Why is a single thread faster than multiple threads even though they essentially have the same overhead?

Question

I am running a 64bit Windows 7 on an 8 core processor. I ran the following:

    #include "stdafx.h"
    #include <iostream>
    #include <Windows.h>
    #include <process.h>
    #include <ctime>

    using namespace std;

    int count = 0;
    int t = time(NULL);

    //poop() loops incrementing count until it is 300 million.
    void poop(void* params) {
        while(count < 300000000) {
            count++;
        }


        cout<< time(NULL) - t <<" \n";
    }

    int _tmain(int argc, _TCHAR* argv[])
    {
        //_beginthread(poop, 0, NULL);      
        //_beginthread(poop, 0, NULL);
        poop(NULL);

        cout<<"done"<<endl;

        while(1);

        return 0;
    }

I compared the result to when I uncommented the beginThread's. It turns out the single thread version accomplishes this the fastest! Actually, adding more threads makes the process take even longer. Making the count 300 million made the process take 8+ seconds, which I figured was good enough to rule out the function calls for beginThread + other minor overhead.

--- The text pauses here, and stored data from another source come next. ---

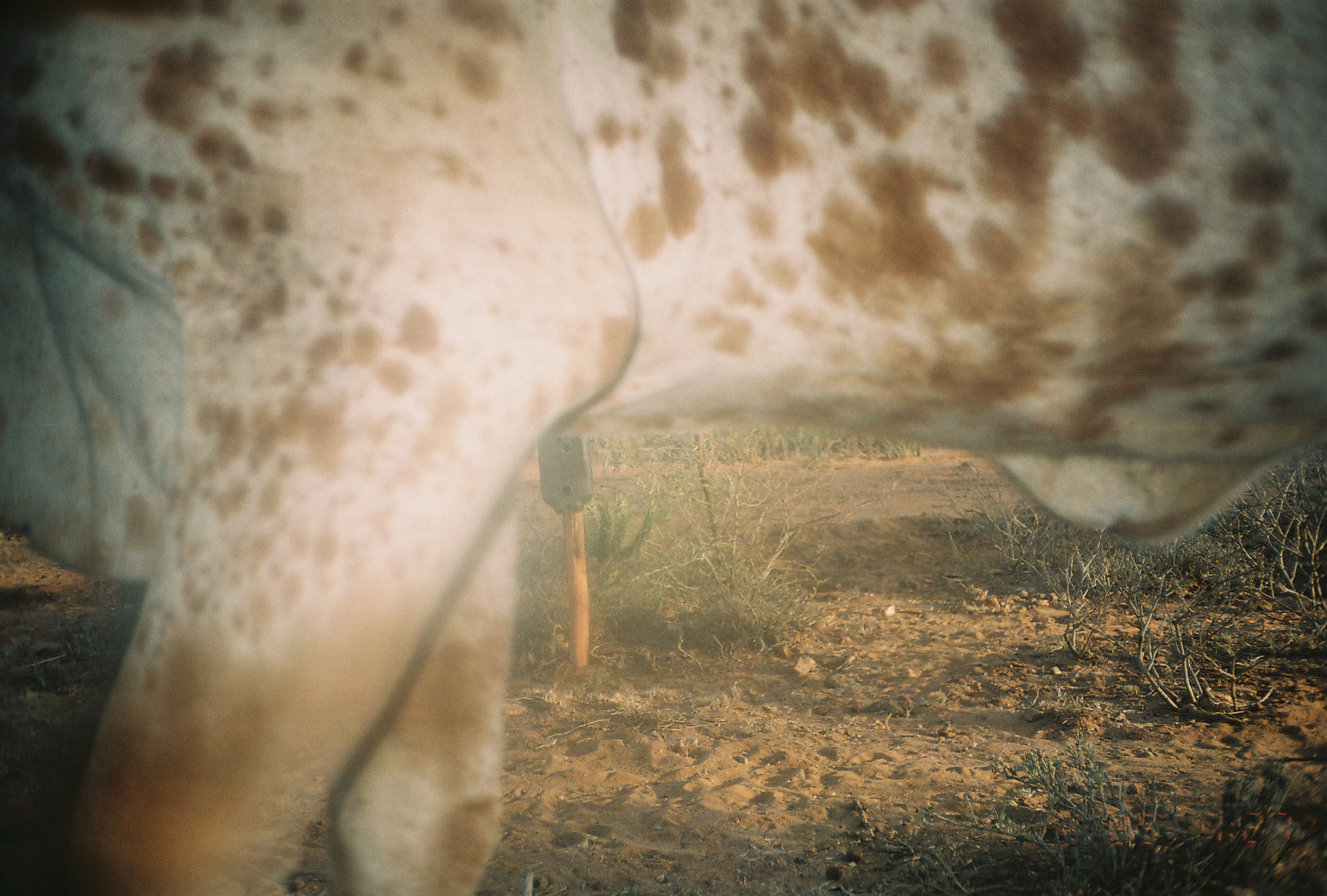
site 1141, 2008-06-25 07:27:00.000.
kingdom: Animalia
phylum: Chordata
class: Mammalia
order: Artiodactyla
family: Bovidae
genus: Bos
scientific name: Bos taurus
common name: domestic cattle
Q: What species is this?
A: Bos taurus (domestic cattle).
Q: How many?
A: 1.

I did a little research and the general conclusion for a multithread process to be slower is the overhead. But in this case, whether I run multiple threads or a single one, the number of times the variable count (which exists in the data segment because it's a preallocated variable afaik) is accessed is equal. So basically, the overhead (if it is an overhead issue) is not coming from the fact that it costs more to access a global variable than a local variable.

Looking at my task manager, the process with a single thread is using 13% cpu (about 1/8 cores) and adding threads increases the cpu usage in increments of 1/8 approx. So in terms of cpu power, assuming task manager is accurately depicting this, adding threads uses more cpu. Which further confuses me.. how is it that I'm using more overall cpu, with separate cores, but overall taking longer to accomplish the task?

TLDR: WHY DOES THIS HAPPEN

Answer 1

Your code is inherently wrong.

count++ is a three-step operation that reads the value, increments it, then stores it back into the variable.
If two threads run count++ at once on the same variable, one of them will overwrite the other one's changes.

Therefore, the multi-threaded version will end up doing extra work as each thread clobbers the other threads' progress.

If you make count a local variable, the timing should look much more normal.

Alternatively, you could use an interlocked increment, which is thread-safe, but has extra overhead to synchronize across threads.

Answer 2

As some of the commenters on your original question have pointed out you have a correctness and performance issue. Firstly all your threads are accessing count concurrently. This means that there is no guarentee that the threads will actually all count to 300 million. You can solve this correctness bug by declaring count within your poop function

void poop(void* params) {
    int count  = 0;
    while(count < 300000000) {
        count++;
    }
    cout<< time(NULL) - t <<" \n";
}

Note that this is not a problem for t because it is only read, not written, by the threads. However it is a problem with cout as you're also writing to that from multiple threads.

In addition, as pointed out in the comments, all your threads are accessing a single memory location. This means that when a thread updates count the cache line that holds it must be flushed and reloaded. This is very inefficient memory access. Typically this happens when you are accessing consecutive elements in an array, rather than a single variable (bad idea, see above). The solution to this would be to pad your array to ensure that each entry is an exact multiple of your L1 cache line size, this is obviously somewhat specific to your target processor. Another option would be to restructure your algorithm so that either; each thread processed a large block of consecutive elements, or each thread access elements in a such a way that thread do not access adjacent locations.

As you're using Windows you might want to consider using a higher level of abstraction for your code, rather than the Win32 threads functions. The Parallel Patterns Library fits the bill here (as does Intel's Threaded Building Blocks).

    concurrency::parallel_invoke(
        [=] { poop(nullptr); },
        [=] { poop(nullptr); }
    );

This allows the PPL to schedule your tasks on a thread pool, rather than your application having to explicitly create threads.

You might also consider that for really small tasks the overhead of starting additional threads may outweigh the gains of running in parallel.